_Description of the task_
Reproduce exactly the lines from the one containing "What separating distance" through the last line of the records below, both included, and nothing else.
┄┄┄┄┄┄┄┄┄┄┄┄┄┄┄┄┄┄┄┄
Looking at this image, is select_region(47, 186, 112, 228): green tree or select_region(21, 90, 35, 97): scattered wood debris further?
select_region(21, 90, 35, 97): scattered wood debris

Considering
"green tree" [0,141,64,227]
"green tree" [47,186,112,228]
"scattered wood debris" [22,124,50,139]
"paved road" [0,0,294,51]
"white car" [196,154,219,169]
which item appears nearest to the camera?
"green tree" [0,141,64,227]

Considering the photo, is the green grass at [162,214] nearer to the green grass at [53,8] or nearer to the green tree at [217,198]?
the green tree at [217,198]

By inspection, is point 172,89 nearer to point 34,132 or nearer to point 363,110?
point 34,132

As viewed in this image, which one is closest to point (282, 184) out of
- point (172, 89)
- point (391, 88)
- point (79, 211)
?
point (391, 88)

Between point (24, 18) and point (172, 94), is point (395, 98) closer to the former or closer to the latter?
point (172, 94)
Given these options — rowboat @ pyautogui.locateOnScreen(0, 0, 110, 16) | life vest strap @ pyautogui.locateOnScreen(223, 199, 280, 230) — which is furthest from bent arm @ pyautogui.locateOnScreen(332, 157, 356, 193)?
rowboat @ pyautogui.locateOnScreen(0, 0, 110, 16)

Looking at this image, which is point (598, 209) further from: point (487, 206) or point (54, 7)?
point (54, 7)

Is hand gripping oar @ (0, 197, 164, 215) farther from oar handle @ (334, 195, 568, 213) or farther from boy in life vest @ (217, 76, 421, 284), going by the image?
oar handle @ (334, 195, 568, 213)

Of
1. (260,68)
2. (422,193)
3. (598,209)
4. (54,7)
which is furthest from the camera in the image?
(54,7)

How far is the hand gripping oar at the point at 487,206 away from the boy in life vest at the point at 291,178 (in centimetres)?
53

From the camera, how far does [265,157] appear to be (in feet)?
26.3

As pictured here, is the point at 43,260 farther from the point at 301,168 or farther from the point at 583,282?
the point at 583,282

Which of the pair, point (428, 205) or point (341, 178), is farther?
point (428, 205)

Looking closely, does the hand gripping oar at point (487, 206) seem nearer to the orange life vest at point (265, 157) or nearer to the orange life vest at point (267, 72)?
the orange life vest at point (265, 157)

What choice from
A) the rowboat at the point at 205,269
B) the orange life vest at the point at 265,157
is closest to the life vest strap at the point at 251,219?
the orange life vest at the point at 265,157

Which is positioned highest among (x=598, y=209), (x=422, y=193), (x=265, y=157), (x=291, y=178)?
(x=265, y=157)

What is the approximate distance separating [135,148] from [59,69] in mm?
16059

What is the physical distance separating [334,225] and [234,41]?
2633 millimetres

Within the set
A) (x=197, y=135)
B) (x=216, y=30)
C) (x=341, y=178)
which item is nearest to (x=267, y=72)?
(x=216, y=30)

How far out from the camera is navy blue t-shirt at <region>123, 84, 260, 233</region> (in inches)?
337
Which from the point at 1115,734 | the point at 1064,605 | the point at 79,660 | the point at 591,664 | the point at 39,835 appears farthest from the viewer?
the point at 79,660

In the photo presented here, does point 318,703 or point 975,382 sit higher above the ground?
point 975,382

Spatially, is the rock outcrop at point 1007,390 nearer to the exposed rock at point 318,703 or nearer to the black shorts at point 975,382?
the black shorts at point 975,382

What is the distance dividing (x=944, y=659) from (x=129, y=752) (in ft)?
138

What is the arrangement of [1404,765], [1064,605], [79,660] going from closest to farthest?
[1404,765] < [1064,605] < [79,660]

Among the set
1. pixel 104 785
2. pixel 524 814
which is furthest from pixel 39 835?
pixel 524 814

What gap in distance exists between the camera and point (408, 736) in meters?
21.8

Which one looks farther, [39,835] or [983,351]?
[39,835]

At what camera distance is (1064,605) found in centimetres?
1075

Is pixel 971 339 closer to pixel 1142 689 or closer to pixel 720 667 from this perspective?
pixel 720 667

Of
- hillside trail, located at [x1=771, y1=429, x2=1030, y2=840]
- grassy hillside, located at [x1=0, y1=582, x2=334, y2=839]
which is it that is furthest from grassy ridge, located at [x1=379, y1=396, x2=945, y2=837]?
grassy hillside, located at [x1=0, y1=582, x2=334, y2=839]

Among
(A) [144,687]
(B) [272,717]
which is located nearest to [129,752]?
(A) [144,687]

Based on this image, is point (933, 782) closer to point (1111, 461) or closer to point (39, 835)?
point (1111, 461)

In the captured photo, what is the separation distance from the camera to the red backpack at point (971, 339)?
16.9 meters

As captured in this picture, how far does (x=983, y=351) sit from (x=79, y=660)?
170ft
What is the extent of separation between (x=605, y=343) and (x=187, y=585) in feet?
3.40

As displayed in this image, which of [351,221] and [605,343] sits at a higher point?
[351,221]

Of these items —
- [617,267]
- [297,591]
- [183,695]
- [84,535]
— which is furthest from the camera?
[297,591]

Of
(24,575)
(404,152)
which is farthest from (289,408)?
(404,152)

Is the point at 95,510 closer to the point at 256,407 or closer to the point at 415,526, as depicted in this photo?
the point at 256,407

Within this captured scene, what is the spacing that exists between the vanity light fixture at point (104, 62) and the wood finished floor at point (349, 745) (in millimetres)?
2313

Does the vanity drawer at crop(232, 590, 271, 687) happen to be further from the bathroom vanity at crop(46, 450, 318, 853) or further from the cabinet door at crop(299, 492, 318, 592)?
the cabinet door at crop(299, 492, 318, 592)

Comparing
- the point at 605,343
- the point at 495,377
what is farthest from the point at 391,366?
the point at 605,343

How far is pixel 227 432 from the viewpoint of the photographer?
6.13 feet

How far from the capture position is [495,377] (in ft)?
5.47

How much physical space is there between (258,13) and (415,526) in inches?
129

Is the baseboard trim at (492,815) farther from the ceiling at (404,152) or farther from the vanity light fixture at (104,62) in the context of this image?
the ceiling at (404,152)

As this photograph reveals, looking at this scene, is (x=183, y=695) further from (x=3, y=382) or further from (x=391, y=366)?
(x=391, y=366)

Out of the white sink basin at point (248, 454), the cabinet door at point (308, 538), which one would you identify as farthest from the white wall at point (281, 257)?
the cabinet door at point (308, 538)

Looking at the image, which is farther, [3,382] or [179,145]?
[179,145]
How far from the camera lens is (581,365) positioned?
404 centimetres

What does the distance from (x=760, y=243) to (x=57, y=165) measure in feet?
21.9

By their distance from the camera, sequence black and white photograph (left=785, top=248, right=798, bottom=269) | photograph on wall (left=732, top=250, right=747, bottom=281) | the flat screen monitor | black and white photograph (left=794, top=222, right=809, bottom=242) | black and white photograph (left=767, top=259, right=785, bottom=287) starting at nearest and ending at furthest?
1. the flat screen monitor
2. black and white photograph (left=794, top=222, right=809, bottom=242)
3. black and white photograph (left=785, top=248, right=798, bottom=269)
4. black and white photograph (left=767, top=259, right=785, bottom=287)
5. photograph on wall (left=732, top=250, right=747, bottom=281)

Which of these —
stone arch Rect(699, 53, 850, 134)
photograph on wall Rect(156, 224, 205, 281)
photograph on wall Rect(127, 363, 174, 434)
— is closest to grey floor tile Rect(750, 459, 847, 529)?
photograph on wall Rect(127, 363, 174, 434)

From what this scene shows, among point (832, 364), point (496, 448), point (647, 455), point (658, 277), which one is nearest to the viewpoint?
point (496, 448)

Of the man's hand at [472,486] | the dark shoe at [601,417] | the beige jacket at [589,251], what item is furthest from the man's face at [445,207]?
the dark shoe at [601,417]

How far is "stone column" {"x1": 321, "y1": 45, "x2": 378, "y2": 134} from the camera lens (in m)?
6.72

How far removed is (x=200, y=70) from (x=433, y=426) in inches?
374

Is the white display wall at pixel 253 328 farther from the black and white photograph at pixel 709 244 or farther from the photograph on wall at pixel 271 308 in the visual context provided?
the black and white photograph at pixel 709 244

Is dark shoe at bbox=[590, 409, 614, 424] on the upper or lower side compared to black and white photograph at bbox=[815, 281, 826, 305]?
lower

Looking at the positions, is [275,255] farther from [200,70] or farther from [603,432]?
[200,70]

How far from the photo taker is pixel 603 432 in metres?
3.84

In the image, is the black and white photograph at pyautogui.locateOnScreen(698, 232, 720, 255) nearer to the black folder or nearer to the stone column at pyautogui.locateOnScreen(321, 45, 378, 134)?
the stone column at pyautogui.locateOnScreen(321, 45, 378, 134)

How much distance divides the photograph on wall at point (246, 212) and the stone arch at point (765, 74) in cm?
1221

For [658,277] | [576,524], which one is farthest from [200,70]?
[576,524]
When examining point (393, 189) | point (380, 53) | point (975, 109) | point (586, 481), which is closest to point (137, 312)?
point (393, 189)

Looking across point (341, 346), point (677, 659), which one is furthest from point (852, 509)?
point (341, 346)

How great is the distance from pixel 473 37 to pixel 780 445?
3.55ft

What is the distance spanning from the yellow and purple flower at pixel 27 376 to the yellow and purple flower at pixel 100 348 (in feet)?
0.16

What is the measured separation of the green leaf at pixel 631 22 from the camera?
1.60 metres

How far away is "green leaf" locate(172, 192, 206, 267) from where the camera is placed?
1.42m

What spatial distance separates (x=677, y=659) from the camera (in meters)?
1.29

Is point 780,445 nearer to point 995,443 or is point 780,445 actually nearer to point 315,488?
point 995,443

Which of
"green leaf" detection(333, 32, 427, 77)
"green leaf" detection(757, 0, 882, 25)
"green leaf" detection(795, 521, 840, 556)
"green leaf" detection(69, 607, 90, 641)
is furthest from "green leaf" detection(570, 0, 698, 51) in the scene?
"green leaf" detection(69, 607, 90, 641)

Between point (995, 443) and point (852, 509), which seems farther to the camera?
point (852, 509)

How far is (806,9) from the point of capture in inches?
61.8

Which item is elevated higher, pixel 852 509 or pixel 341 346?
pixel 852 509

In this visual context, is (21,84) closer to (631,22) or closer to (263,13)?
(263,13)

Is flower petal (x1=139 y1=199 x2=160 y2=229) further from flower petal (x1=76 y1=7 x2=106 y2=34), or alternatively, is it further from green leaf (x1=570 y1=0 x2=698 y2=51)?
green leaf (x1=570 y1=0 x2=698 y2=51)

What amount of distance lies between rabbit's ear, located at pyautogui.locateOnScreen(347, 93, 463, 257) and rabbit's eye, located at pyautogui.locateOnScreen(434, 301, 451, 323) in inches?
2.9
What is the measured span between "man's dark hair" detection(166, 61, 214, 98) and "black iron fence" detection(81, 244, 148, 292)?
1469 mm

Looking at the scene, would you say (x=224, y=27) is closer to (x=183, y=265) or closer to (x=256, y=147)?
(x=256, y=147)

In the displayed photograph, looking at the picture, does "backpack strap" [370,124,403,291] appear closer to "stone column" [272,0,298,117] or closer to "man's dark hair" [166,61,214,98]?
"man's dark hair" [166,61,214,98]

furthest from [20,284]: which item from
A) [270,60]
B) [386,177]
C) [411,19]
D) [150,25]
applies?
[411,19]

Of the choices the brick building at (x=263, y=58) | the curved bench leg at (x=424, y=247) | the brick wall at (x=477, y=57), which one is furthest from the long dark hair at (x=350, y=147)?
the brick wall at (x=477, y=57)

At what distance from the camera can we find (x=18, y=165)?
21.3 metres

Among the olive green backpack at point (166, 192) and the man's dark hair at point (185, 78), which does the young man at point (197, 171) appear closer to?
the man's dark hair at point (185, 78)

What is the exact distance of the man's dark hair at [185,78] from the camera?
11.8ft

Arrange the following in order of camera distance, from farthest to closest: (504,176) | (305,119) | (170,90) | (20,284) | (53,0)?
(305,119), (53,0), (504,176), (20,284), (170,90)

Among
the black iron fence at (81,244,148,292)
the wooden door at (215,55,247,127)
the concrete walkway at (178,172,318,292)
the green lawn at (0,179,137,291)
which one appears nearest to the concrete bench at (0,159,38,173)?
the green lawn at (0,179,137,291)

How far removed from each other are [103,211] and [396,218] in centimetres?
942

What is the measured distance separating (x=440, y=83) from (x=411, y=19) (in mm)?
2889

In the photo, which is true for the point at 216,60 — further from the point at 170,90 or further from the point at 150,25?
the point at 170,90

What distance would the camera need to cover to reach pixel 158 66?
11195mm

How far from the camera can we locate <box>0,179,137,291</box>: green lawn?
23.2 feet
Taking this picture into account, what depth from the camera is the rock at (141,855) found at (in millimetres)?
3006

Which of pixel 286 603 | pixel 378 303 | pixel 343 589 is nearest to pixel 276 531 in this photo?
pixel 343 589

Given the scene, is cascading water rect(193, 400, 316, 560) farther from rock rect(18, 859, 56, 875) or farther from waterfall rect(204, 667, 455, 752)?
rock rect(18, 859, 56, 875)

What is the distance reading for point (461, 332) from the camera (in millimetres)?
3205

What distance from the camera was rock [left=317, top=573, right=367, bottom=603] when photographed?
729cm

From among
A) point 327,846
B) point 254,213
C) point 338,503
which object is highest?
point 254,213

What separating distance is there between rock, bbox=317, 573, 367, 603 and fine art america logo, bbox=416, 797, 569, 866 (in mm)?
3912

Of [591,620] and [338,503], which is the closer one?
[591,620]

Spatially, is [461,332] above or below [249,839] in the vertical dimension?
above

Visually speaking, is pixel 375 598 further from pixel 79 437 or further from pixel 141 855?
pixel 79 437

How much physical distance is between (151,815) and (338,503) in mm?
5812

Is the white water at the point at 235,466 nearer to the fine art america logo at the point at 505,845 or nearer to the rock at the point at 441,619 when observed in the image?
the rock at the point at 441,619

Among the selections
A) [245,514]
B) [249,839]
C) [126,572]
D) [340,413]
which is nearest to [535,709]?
┄┄┄┄┄┄┄┄┄┄┄┄┄┄┄┄┄┄┄┄
_Answer to the task_
What separating distance is there between rock, bbox=317, 573, 367, 603 and fine art america logo, bbox=416, 797, 569, 866 (in mm)?
3912

Of [591,620] and [338,503], which is the closer one?
[591,620]

Spatially, is [461,332] above or below [249,839] in the vertical dimension?
above

Visually speaking, is pixel 375 598 further from pixel 79 437 or further from pixel 141 855?
pixel 79 437

How much physical distance is between (151,815) and (338,503) in mm?
5812

Is the white water at the point at 235,466 nearer to the fine art america logo at the point at 505,845 or nearer to the rock at the point at 441,619 when observed in the image?
the rock at the point at 441,619

Among the selections
A) [245,514]
B) [249,839]
C) [126,572]
D) [340,413]
which is nearest to [535,709]?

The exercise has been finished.